そういって私は身支度をぱぱっと済ませ、朝食も食べずに家を出た。



◇ ◇ ◇



私たちは駅前のショッピングモールに向かった。

「此処で俺の知り合いに会ったりしないか?」
「うーん…氷帝から離れてるしなー田舎だし。まぁまたそっち出てみよう」
「そうだな」

適当に入った店で2人で服を選んで着てきて、と彼に渡した。

「金…悪い」
「気にしないでって。気になってるの私なんだから」
「あぁ、すまない」

そしてふ、と笑った彼に私は見惚れてしまった。



◇ ◇ ◇



「ちょ、なんか…凄い」
「は?」
「あー…気にしないで。でもこんな安物でごめんね、きっとケイはもっといいもの着ていただろうに」
「そんなことこそ、気にすんな。大体俺には記憶が無いんだから関係無ぇよ」

そういって私の頭をくしゃ、と撫でた彼笑顔を見て、胸の奥がきゅう、となった。
おかしい、ついこの前出会ったばかりなのに。
それからお昼を食べて、私はバイトだからと家の前で別れた。



◇ ◇ ◇



「ただいまー」
「おかえり」
「ふふふ、やっぱいいなー」
「何がだ?」
「いや、家に帰ったら電気ついてて、おかえりって言って貰えて」
「…そうだな、俺でいいならいくらでも言ってやる」
「ありがとう」

バイトから帰ってきて、迎えてくれたケイに晩ご飯を作って一緒に食べて。
それが余りにも懐かしくて、疲れた体に染み入るようなその感触に私はその夜、もういない家族の夢を見た。



◇ ◇ ◇



「…い、おい。名前、朝だぞ、学校遅れる」
「ん…」

ケイに叩かれて起きたはいいものの、頭が酷くくらくらする。
それでも無理して起きあがると、視界が揺れた。

「っおい!大丈夫かよ」
「だ、いじょうぶ」
「じゃねーだろ!声ひでぇし、すげぇ熱…」

倒れかけた名前の体を支えて、おでこに手をやると、焼けるように熱かった。

「あー…最近忙しかったからなー。
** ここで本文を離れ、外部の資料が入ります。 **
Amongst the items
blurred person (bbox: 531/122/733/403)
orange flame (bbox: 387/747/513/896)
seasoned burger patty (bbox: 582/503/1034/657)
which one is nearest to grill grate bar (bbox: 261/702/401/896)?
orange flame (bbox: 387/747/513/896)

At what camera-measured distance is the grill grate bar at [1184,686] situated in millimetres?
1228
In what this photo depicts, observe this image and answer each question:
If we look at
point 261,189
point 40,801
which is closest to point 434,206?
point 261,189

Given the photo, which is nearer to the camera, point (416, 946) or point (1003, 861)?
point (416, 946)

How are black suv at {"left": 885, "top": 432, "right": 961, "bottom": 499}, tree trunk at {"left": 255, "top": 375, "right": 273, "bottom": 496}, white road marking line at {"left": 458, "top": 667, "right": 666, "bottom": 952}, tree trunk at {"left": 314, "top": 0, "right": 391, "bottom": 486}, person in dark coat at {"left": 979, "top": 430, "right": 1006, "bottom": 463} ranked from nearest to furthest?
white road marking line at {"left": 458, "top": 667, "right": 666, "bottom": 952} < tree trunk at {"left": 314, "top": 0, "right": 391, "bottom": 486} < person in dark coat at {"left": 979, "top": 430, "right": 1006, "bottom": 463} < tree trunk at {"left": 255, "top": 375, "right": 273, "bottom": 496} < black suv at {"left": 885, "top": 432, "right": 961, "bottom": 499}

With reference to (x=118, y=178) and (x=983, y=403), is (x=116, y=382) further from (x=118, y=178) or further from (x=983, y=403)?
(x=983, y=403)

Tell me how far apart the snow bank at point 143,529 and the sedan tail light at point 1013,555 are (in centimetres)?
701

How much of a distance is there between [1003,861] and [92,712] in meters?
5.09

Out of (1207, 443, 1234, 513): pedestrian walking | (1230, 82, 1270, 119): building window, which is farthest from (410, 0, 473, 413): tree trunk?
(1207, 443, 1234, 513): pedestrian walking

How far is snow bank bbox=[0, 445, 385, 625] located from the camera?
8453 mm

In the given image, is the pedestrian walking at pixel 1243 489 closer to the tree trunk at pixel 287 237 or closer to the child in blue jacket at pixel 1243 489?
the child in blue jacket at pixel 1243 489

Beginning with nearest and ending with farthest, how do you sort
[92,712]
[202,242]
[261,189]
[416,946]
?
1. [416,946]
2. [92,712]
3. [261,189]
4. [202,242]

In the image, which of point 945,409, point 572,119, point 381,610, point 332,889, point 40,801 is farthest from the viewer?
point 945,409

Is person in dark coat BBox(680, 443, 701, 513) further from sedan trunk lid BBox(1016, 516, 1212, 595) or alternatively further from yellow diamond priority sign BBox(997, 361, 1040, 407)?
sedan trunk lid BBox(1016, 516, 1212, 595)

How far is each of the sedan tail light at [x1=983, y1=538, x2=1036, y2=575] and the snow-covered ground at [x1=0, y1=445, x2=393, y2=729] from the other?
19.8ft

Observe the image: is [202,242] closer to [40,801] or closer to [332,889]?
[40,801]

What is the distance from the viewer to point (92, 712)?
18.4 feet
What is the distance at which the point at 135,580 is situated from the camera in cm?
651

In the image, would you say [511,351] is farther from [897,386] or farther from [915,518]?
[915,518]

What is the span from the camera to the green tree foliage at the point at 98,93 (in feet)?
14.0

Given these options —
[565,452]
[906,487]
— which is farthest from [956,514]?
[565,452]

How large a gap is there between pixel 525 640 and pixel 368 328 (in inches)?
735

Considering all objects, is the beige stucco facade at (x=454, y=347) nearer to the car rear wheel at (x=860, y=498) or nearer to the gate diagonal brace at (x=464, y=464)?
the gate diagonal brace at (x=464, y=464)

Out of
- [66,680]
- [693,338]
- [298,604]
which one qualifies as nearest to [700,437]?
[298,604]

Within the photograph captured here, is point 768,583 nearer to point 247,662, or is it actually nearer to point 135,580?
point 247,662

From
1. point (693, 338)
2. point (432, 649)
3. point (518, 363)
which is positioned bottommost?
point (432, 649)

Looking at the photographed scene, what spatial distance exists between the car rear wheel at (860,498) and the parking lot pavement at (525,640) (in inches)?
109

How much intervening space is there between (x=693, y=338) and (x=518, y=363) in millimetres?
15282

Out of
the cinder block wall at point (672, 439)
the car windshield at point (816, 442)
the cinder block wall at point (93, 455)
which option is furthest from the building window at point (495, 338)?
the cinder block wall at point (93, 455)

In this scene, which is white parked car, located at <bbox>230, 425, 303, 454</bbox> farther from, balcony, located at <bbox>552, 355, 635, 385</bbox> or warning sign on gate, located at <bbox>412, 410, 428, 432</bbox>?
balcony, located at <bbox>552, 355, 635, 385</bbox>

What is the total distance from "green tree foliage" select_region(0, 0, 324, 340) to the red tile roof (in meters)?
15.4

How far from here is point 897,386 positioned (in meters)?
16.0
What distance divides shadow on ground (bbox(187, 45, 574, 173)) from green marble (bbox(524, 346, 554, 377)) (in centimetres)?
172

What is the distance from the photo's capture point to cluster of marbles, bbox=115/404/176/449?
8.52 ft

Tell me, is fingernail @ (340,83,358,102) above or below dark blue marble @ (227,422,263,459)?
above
ごめん、悪いけどバイト先に電話してもらっていい?学校は友達にメールするから」
「ああ」

そういう彼女の体をベッドに戻した。
彼女は携帯を少しいじってから俺に差し出し、そのまま眠りについたようだった。

「もしもし?名前ちゃん?」
「あ、いえ…
実は名前が熱を出しまして。今日休ませていただきたいのですが」
「あら、わかりました。大丈夫かしら?
最近お金がいるってバイト増やしてたから疲れたのね。
というか貴方もしかして名前ちゃんの彼…っ」

そこまで聞いて、俺は電話を切った。
つまり彼女は俺のために熱が出るほどバイトをしていたのか。
どうしてそこまで、と思った時、ふと独りぼっち、という彼女の言葉を思い出した。
彼女にとって俺は安心材料になってるのか。
振り向いたその先に苦しそうな名前。
彼女の側にいつまでもいたい、とそう思った。
おかしい、名前とはこの前出会ったばかりなのに。
只でさえ俺は記憶がないというのに。



◇ ◇ ◇



「ちょっとはましか?」
「うん…熱は下がったみたい。冷えピタ、貼ってくれたんだ」
「大分家探ったがな。あのな名前。話があるわ
そのまま聞いてくれ」
「ん?分かった」
「…自分でも変だと思うんだ。
俺は記憶がないし、名前とも出会ってまだ少ししかたってない。だが、お前の側にいたいと思う。誰よりも近くに」
「それってつまりどういう?」
「……好きだ。こんなことを言われても困るよな」
「え、あ、そんな、謝らないでよ。私も。……私もケイが好き。」


一瞬時が止まった気がして、2人で顔を見合わせて笑った。